## What is being asked
Copy, word for word, the opening line of the data and each line after it until the line that contains "Approximate bounding boxes", which is included. Leave the pictures out.

## Available data
··········
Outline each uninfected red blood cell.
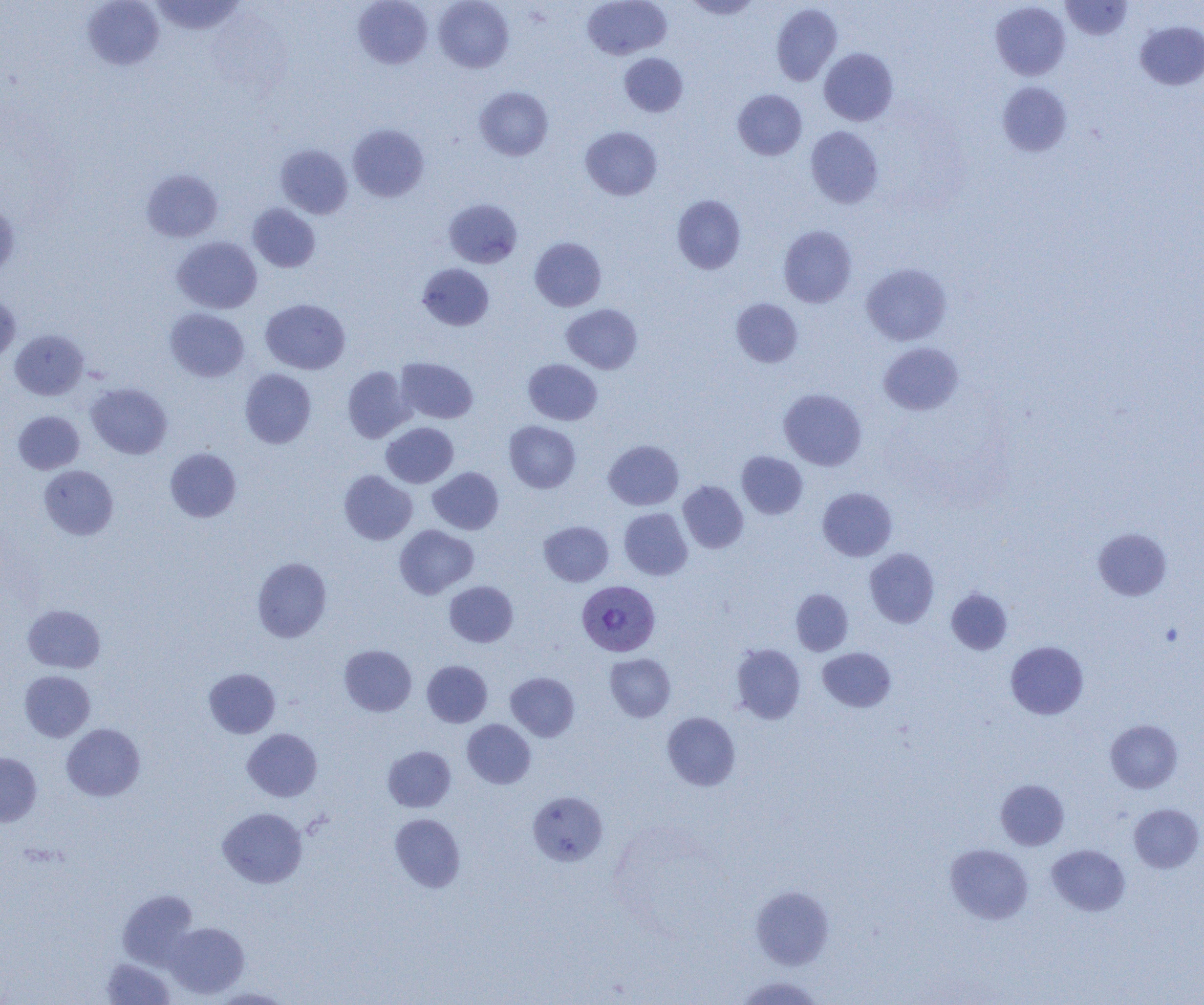
Approximate bounding boxes as (x1,y1)-(x2,y2) corner pairs in pixels.
Uninfected red blood cells: (82,0)-(164,71), (149,0)-(245,35), (353,0)-(432,69), (434,0)-(514,72), (582,0)-(671,60), (683,0)-(762,19), (1061,1)-(1132,40), (990,2)-(1070,80), (771,3)-(842,85), (1135,21)-(1204,90), (819,48)-(898,126), (619,53)-(688,117), (997,81)-(1072,157), (474,86)-(553,160), (733,89)-(807,160), (348,124)-(429,202), (805,125)-(883,208), (581,126)-(662,200), (275,144)-(353,219), (141,169)-(222,242), (672,195)-(746,274), (443,199)-(522,268), (0,201)-(19,277), (248,203)-(320,272), (779,225)-(856,308), (172,236)-(262,314), (530,237)-(606,311), (417,263)-(494,331), (861,263)-(952,345), (0,292)-(21,366), (731,298)-(802,367), (260,299)-(350,374), (561,304)-(642,373), (165,308)-(249,382), (10,330)-(89,400), (879,342)-(963,415), (396,357)-(478,423), (523,359)-(602,425), (342,366)-(413,442), (240,369)-(316,448), (86,383)-(172,459), (779,388)-(866,470), (13,410)-(85,474), (504,421)-(580,493), (381,422)-(458,488), (604,440)-(683,510), (165,448)-(241,522), (737,451)-(807,519), (39,465)-(118,540), (428,467)-(504,534), (339,470)-(417,545), (678,481)-(748,553), (817,487)-(897,561), (619,508)-(693,580), (539,521)-(613,586), (394,525)-(478,599), (1093,528)-(1172,601), (864,548)-(939,627), (252,557)-(332,642), (444,581)-(518,647), (946,588)-(1013,654), (791,589)-(853,656), (23,604)-(105,673), (1006,641)-(1088,719), (339,644)-(417,716), (730,644)-(806,724), (818,647)-(896,712), (605,653)-(676,721), (422,660)-(492,727), (204,668)-(280,738), (20,670)-(95,742), (506,672)-(579,741), (662,712)-(740,791), (462,719)-(536,788), (1105,719)-(1182,793), (62,723)-(145,801), (242,729)-(322,801), (383,746)-(456,812), (0,752)-(42,826), (996,779)-(1069,850), (528,791)-(608,866), (1129,803)-(1203,873), (218,807)-(307,887), (389,813)-(465,892), (945,844)-(1033,924), (1046,844)-(1130,916), (749,885)-(834,970), (117,890)-(198,969), (165,922)-(249,999), (102,958)-(175,1004), (734,976)-(823,1004), (211,988)-(293,1004).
··········
## Completed exercise
Outline each uninfected red blood cell.
Approximate bounding boxes as (x1,y1)-(x2,y2) corner pairs in pixels.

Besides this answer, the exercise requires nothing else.